Please use 'static' instead of anon-namespace for functions.  Why is this a static function in a header?  It seems like it should be out of line, also it looks dead, along with:

+template<class T>
+typename enable_if_c<std::numeric_limits<T>::is_integer, bool>::type
+getAs(const ScalarNode *SN, T &Result) {
+  SmallString<4> Storage;
+  StringRef Value = SN->getValue(Storage);
+  if (Value.getAsInteger(0, Result))
+    return false;
+  return true;
+}

... I don't get what this is doing, it looks dead to me.  If these are intended to be used by other clients, we should come up with a better and more elegant way to do this.



+class Node {
...
+  // These functions forward to Document and Scanner.
+  Token &peekNext();
+  Token getNext();
+  Node *parseBlockNode();

I'm not deeply familiar with the code, but it seems odd to have parser logic buried in the node classes.  Moving this out of the class would also allow Token to be dropped into an anonymous namespace.

+  Document *Doc;

It also seems strange for Node to have a pointer to its document.  If you have space to burn :), it would probably be more useful to have a PointerUnion<Node*,Document*> to represent parent pointer or document pointer.

+  SMRange SourceRange;

Also strange - a typical pattern for an AST would be for the sourcerange to be computed, allowing classes to store their minimal representation (ScalarNode could derive it from Value, for example, saving two words per ScalarNode).  

typo: modifcation


+/// @brief A key and value pair.
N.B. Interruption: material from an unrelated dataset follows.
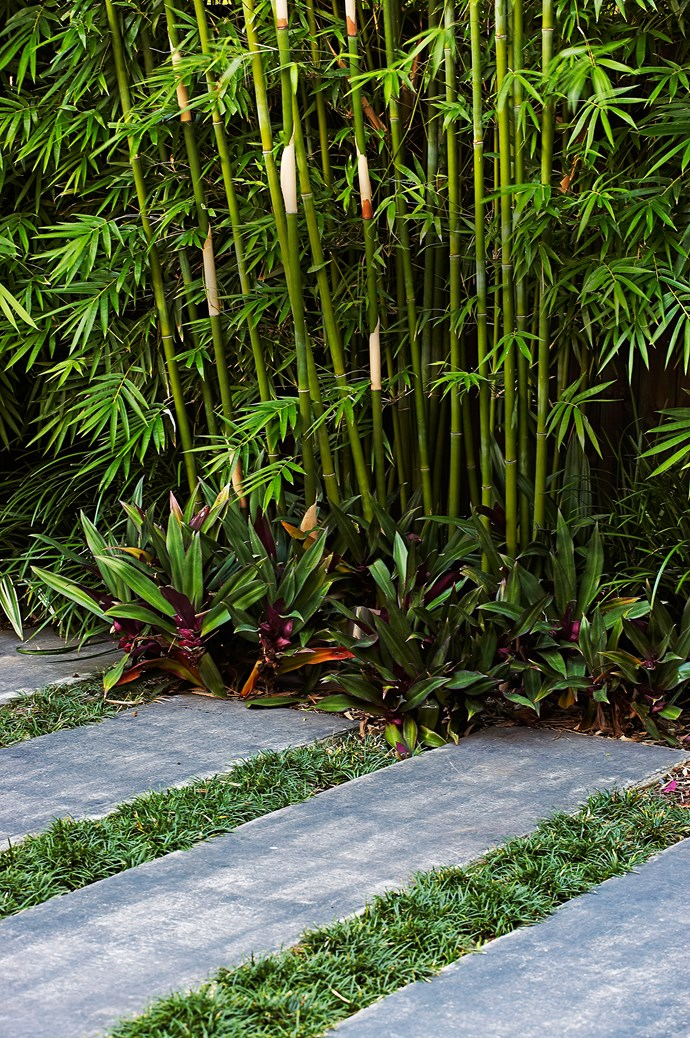 Wide steppers trimmed with bamboo can visually elongate a small space. Photo: Michael Wee / bauersyndication.com.au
While not technically a Node under the YAML
+///        representation graph, it is easier to treat them this way.
+///
+/// TODO: Consider making this not a child of Node.
+class KeyValueNode : public Node {

+/// @brief Represents an alias to a Node with an anchor.

For each of these ASTs, it would be nice to give an example of what they look like in a YAML document, just for intuition.


+class document_iterator {
+  document_iterator operator ++() {
+    if (!Doc->skip()) {
+      delete Doc;
+      Doc = 0;
+    } else {
+      Stream &S = Doc->stream;
+      delete Doc;
+      Doc = new Document(S);
+    }

Should "Doc" just be an OwningPtr?


+++ b/lib/Support/YAMLParser.cpp

You've got some redundant #includes.

+namespace llvm {
+namespace yaml {

Please don't put huge amounts of stuff in namespaces like this, per the coding standards.


+/// getBOM - Reads up to the first 4 bytes to determine the Unicode encoding
+///          form of \a Input.
+///
+/// @param Input A string of length 0 or more.
+/// @returns An EncodingInfo indicating the Unicode encoding form of the input
+///          and how long the byte order mark is if one exists.
+EncodingInfo getUnicodeEncoding(StringRef Input) {

This should be static, the doxygen comment is out of date.


This function looks like an over-optimized version of something like this:

  if (Input.starts_with(StringRef("\x00\x00\xFE\xFF"))
     return std::make_pair(UEF_UTF32_BE, 4);
...


+/// Token - A single YAML token.
+struct Token : ilist_node<Token> {

Unless I'm missing something, Tokens are all fixed size with no subclasses.  If this is the case, ilist is inappropriate, just use std::list<Token>, eliminating the ilist stuff.


+struct SimpleKey {

Looks like it could be in an anon namespace.


+UTF8Decoded decodeUTF8(StringRef Range) {

Looks like it should be marked static and/or moved out to some other part of libsupport.  Perhaps a method on StringRef.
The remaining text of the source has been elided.